# Tokenize JSON Documents

This notebook will generate tokens counts for each of your documents and save them to a `bag_of_words` field in each document. This can speed up processing for downstream tasks.

### INFO

__author__    = 'Scott Kleinman'  
__copyright__ = 'copyright 2020, The WE1S Project'  
__license__   = 'MIT'  
__version__   = '2.0'  
__email__     = 'scott.kleinman@csun.edu'

## Configuration

If your data already has a `features` table and you would like a `bag_of_words` field to be generated, set `bagify_features=True`. For more information on features tables, see the <a href="README.md" target="_blank">README</a> file.

The default tokenization method strips all non-alphanumeric characters and splits the text into tokens on white space. If you would like to use the WE1S tokenizer, set `method='we1s'`. Note that this method takes longer. The WE1S tokenizer leverages <a href="https://spacy.io/" target="_blank">spaCy</a> and its the language models. The default language model is `en_core_web_sm`, but this can be changed. However, you will have to download another model into your environment.
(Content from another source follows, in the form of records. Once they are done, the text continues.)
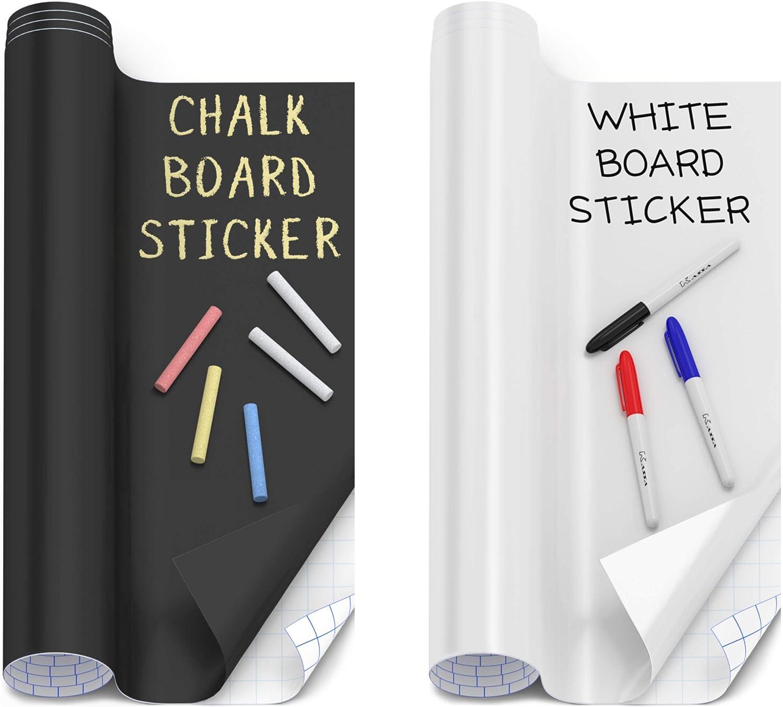 Kassa Wall Sticker Boards Bundle - Chalkboard & Whiteboard Contact Paper - Chalk & Dry Erase Markers Included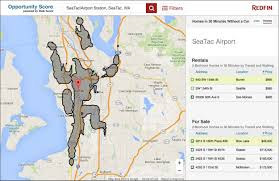 Sea Airport Map Redfin Presents Opportunity Score At White House Open Data Event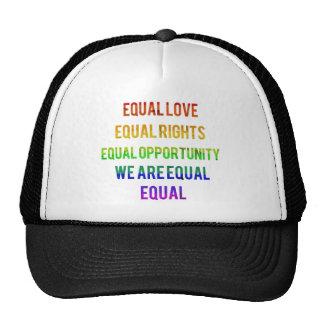 ¡Somos iguales! Gorras De Camionero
See the <a href="README.md" target="_blank">README</a> file for instructions.

Errors will be logged to the path you set for the `log_file`.

In [None]:
bagify_features  = True
method           = 'default'
language_model   = 'en_core_web_sm'
log_file         = 'tokenizer_log.txt'

In [None]:
# Python imports
from pathlib import Path
from IPython.display import display, HTML

# Get path to project_dir
current_dir            = %pwd
project_dir            = str(Path(current_dir).parent.parent)
json_dir               = project_dir + '/project_data/json'
tokenizer_script_path  = 'scripts/import_tokenizer.py'

# Run the tokenization script
%run {tokenizer_script_path}
tokenizer = ImportTokenizer(json_dir, language_model='en_core_web_sm',
                            log_file='tokenizer_log.txt')
tokenizer.start(bagify_features=bagify_features, method=None)